Fluorescent Peptide-Containing Naphthalimide-Conjugated Boronic Acid-Based Nanoassembly for Rapid Mitochondrial Targeting and Antibacterial Activity.

Abstract

Mitochondria have emerged as promising therapeutic targets for the treatment of a wide range of diseases. However, a major challenge in developing effective therapies lies in the poor efficiency of drug delivery, specifically to mitochondria. Most mitochondria-targeting molecules reported so far rely on lipophilic cationic moieties, which often cause cytotoxicity due to their excessive accumulation. To address this limitation, we designed a negatively charged boronic acid-conjugated naphthalimide-appended peptide (PNGB) that spontaneously forms a fluorescent nanoassembly in aqueous medium, emitting greenish-yellow fluorescence. The PNGB nanoassembly exhibits a uniform spherical morphology with an average diameter of 13.5 nm.

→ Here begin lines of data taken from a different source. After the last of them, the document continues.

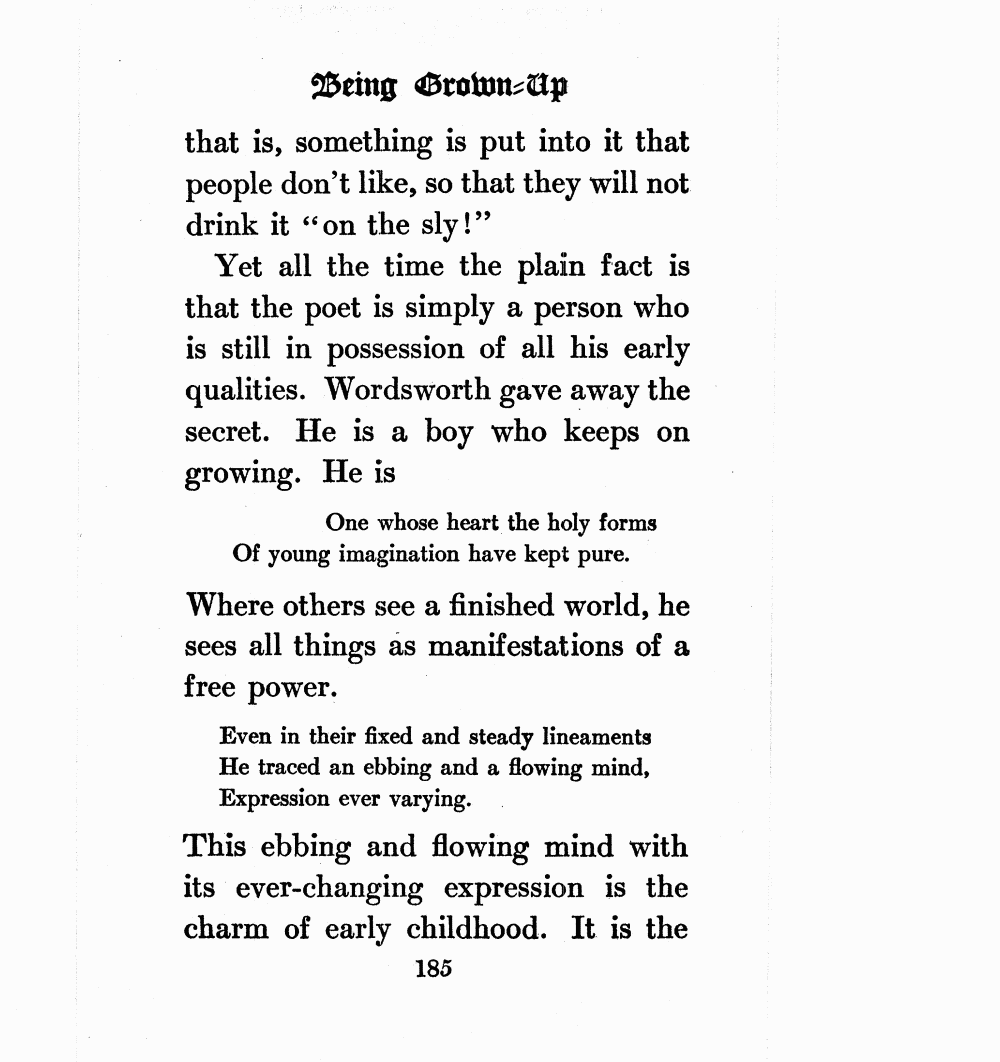 Being Grown-Up

that is, something is put into it that people don't like, so that they will not drink it "on the sly!"

Yet all the time the plain fact is that the poet is simply a person who is still in possession of all his early qualities. Wordsworth gave away the secret. He is a boy who keeps on growing. He is

One whose heart the holy forms
Of young imagination have kept pure.

Where others see a finished world, he sees all things as manifestations of a free power.

Even in their fixed and steady lineaments
He traced an ebbing and a flowing mind,
Expression ever varying.

This ebbing and flowing mind with its ever-changing expression is the charm of early childhood. It is the

185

Remarkably, it enters KB cells (human oral epidermal cancer cells) via a nonendocytic pathway and rapidly localizes within mitochondria, achieving strong colocalization (PCC = 0.90 ± 0.03) within just 5 min of incubation. In addition to its mitochondrial targeting capability, the PNGB nanoassembly displays potent antibacterial activity, with low minimum inhibitory concentrations (MICs) of 24 and 36 μg/mL against Gram-positive Staphylococcus aureus (S. aureus) and Gram-negative Escherichia coli (E. coli) bacteria, respectively. These findings highlight the potential of amphiphilic peptide-based nanoassemblies as efficient, rapid mitochondria-targeting agents with dual functionality as antimicrobial therapeutics.